## Exercise aim
Write out the entries, please, from the line containing "content_type: text/plain; charset=utf-8" through their final line, exactly and with nothing else.

## Records for this exercise
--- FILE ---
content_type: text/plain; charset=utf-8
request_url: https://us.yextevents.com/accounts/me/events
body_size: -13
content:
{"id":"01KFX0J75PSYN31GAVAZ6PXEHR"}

## Finished task
content_type: text/plain; charset=utf-8
request_url: https://us.yextevents.com/accounts/me/events
body_size: -13
content:
{"id":"01KFX0J75PSYN31GAVAZ6PXEHR"}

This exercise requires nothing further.